• **THE REQUEST**:
Copy everything from the line containing "Is point 776,590" down to the end of the material, requests included, and leave the requests unchanged. In the answers only, scale every number (the coordinates and the one distance) by 2.45 and round to whole numbers, rounding halves up.

• **EXCERPTED DATA**:

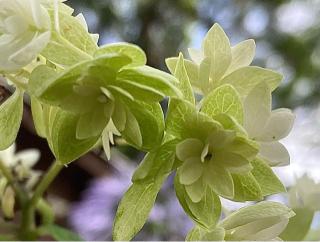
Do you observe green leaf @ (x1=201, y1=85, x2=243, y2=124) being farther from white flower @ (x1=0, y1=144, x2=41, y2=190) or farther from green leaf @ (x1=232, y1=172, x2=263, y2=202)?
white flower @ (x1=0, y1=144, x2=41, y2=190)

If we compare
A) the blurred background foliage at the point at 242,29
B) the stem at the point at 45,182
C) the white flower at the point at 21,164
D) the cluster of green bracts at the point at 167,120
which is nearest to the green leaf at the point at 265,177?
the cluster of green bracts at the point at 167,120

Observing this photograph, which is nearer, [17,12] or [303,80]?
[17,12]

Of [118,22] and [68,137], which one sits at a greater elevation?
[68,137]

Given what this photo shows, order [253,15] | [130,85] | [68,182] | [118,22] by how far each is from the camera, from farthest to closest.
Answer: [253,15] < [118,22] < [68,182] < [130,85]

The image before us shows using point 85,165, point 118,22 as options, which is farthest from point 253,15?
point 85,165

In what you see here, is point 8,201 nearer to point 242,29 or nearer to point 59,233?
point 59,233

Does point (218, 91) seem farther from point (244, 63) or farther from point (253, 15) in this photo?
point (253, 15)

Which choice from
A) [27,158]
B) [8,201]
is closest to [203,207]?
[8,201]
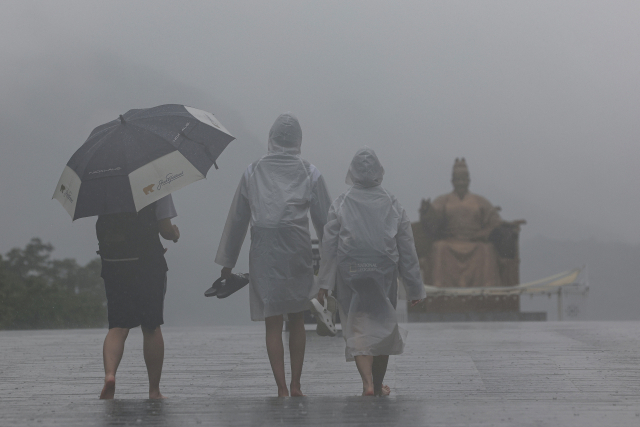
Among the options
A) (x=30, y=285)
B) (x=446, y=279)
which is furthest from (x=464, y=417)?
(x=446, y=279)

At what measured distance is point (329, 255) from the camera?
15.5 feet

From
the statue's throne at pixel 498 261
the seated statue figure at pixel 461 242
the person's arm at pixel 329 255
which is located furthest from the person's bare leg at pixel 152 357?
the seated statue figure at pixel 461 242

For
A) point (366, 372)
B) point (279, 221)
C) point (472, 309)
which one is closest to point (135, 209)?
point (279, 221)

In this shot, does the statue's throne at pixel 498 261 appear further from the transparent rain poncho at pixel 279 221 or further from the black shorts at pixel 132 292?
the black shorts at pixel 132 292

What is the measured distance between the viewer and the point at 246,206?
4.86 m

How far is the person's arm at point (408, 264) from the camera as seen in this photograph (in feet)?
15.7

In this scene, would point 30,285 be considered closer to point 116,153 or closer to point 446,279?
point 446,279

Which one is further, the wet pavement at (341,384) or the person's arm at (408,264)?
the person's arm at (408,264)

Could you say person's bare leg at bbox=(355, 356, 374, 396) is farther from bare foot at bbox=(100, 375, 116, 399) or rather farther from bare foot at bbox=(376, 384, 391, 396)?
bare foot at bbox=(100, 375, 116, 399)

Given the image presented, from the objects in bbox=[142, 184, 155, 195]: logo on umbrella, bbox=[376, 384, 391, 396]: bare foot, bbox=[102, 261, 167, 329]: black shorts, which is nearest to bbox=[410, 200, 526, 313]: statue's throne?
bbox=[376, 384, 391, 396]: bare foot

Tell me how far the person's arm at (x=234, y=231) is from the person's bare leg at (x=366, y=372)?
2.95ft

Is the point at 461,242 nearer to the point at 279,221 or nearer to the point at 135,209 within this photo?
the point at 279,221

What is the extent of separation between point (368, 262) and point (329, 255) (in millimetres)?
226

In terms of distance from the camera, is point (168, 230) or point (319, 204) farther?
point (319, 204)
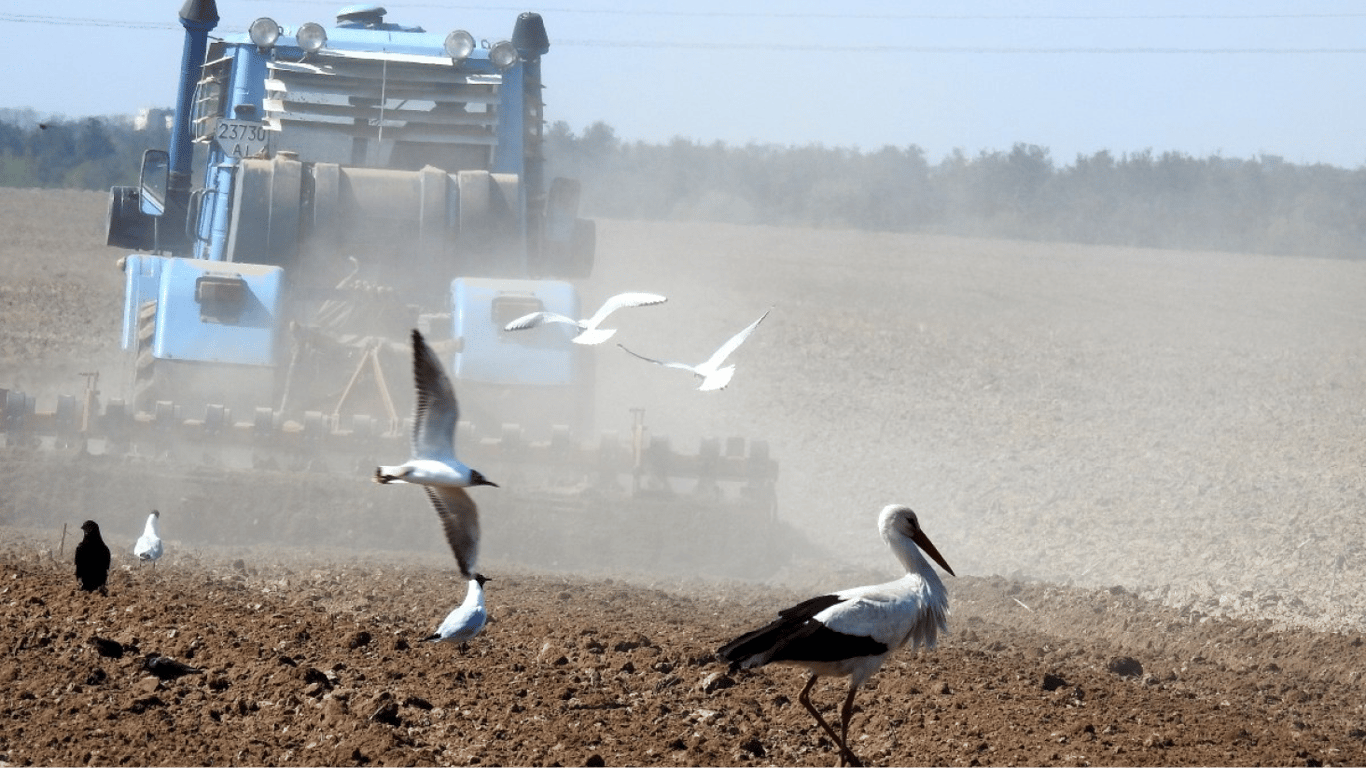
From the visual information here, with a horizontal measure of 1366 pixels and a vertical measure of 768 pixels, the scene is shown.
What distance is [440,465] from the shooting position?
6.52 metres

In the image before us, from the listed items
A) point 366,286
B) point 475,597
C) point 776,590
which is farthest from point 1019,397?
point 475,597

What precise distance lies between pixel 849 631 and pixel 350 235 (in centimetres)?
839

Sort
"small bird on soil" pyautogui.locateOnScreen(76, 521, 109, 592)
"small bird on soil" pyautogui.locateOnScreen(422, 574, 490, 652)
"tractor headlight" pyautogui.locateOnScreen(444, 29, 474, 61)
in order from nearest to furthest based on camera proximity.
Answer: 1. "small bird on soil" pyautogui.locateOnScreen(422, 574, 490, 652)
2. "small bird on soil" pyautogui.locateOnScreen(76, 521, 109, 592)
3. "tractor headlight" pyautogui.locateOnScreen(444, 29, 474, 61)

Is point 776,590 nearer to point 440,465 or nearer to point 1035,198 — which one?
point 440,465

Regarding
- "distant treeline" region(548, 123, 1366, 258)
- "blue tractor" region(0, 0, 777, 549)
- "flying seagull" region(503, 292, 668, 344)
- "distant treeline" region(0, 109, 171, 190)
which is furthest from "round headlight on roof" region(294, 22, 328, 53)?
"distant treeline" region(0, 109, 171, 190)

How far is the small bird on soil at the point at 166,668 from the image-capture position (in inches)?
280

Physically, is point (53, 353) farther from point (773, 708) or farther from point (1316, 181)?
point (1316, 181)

• **SOLUTION TO THIS EXERCISE**:
Is point 776,590 nearer to point 440,465 or nearer to point 1035,198 — which one?
point 1078,1139

Regarding
- "distant treeline" region(548, 123, 1366, 258)
- "blue tractor" region(0, 0, 777, 549)
- "flying seagull" region(503, 292, 668, 344)
- "distant treeline" region(0, 109, 171, 190)
which is furthest from "round headlight on roof" region(294, 22, 328, 53)?
"distant treeline" region(0, 267, 419, 466)

How far is the small bird on soil at the point at 166,668 from the image-capture position (in inches)?
686

Physically, is point (53, 353) farther from point (773, 708) or farther from point (1316, 181)?
point (3224, 443)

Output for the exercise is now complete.